When they don't, however, you get the type of embarrassment that occurred during
Mark Sanchez's press conference on Thursday when he announced he would forgo his senior season and enter the NFL draft.
It should have been a happy occasion for Sanchez, who has spent four years at USC, will graduate in the spring with a degree in communications and set a Rose Bowl record by passing for 413 yards and four touchdowns in his last collegiate game.
Instead, Carroll used the occasion to rain on Sanchez's parade and tell anyone that leaving USC early is a big mistake.
"We don't see this decision the same," said Carroll. "Mark's going against the grain on this decision and he knows that. He knows coming out early is a tremendous challenge for a quarterback and the statistics don't back up that it will be easy the way he's going about it."
Sanchez, who made up his mind to leave school early on Tuesday, waited until Carroll returned from a Hawaiian vacation to make his decision official on Thursday. He wanted to tell Carroll in person and have him there when he announced the most important decision of his life. Judging from the way the tense press conference unfolded, he would have been better off simply issuing a statement and staying as far away from USC as possible.
It was easily one of the most awkward press conferences ever to announce a player's decision to go pro. After Sanchez, dressed in a suit, announced he would be entering the NFL draft to a silent Heritage Hall crowd, Carroll took the microphone and proceeded list the reasons Sanchez made the wrong decision for five or so minutes.
"I am disappointed in that the information that we have wasn't compelling enough to make it clear to him," said Carroll. "Our view of it is, and as you guys will see as you dig into this a little bit more, you'll see that these early-entry quarterbacks are less than 50-50 successful."
All the while, Sanchez sat five feet to Carroll's left, awkwardly smiling as his coach failed to fully support his decision.
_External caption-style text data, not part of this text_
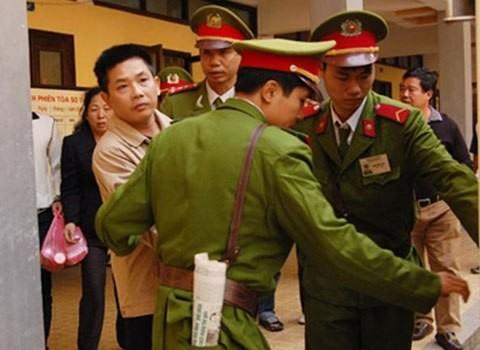 Nguyễn Thế Đô dáo dác đưa ánh mắt nhìn người thân trước khi bị áp giải về trại giam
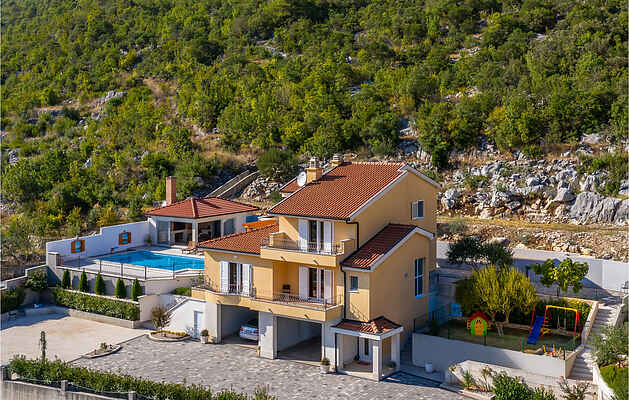Holiday home in Vrgorac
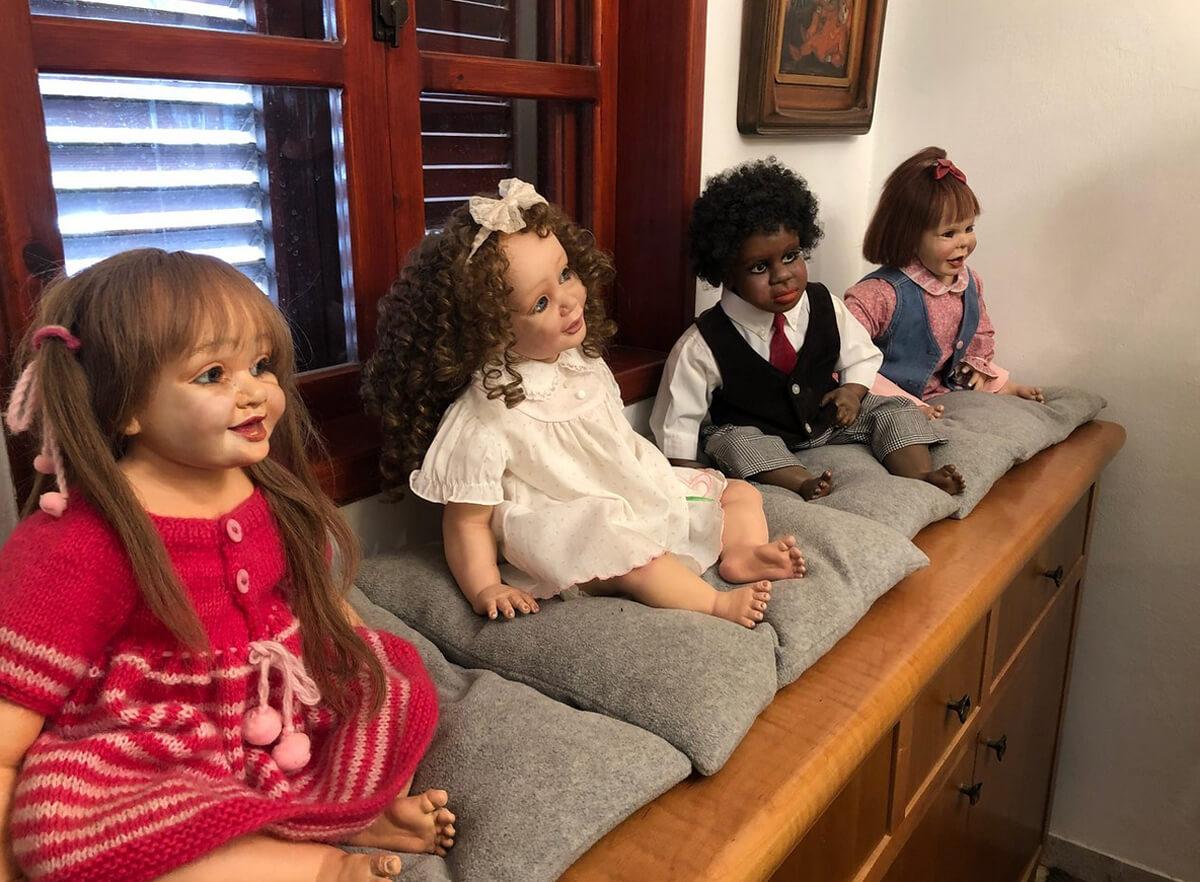 В музее Fine Art & Doll Museum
Watching Carroll list the statistics Sanchez had to overcome was like watching a best man giving a toast at a wedding and listing the reasons the marriage was doomed to fail instead of simply offering congratulations and well wishes.
After he spoke, Carroll, who also put a story on his Web site
outlining why Sanchez made a bad decision, stood up and walked into the crowd as Sanchez took questions from reporters, apparently unable to even stand by his former quarterback in a physical sense as he had done with other players holding similar press conferences. Carroll then walked out the back of the room before Sanchez was even finished with his press conference.
Carroll may have just returned from Hawaii, but in that moment Sanchez was the one suddenly on an island, with no supporters outside of his father,
Nick, standing nearby.
It was a sad display for the usually gregarious Carroll, who spoke of Sanchez as a statistic rather than a person and a player he's known for five years. If that's what Carroll has to say about Sanchez in front of the cameras, I'd hate to hear what he's going to say about him behind closed doors when NFL scouts and general managers start calling him.
It was understandable for Carroll to say whatever it took to get Sanchez to come back to school. Whatever he said to
Taylor Mays amazingly kept him on campus for another year. But once Sanchez made his decision to go pro, Carroll should have respected his decision and saved his "50-50 failure" talk for another underclassman down the road.
The fact that he couldn't resist taking one last public shot at Sanchez's decision before leaving the press conference early says a lot about the kind of man Carroll is when things don't go his way. Luckily for him, those moments are few and far between.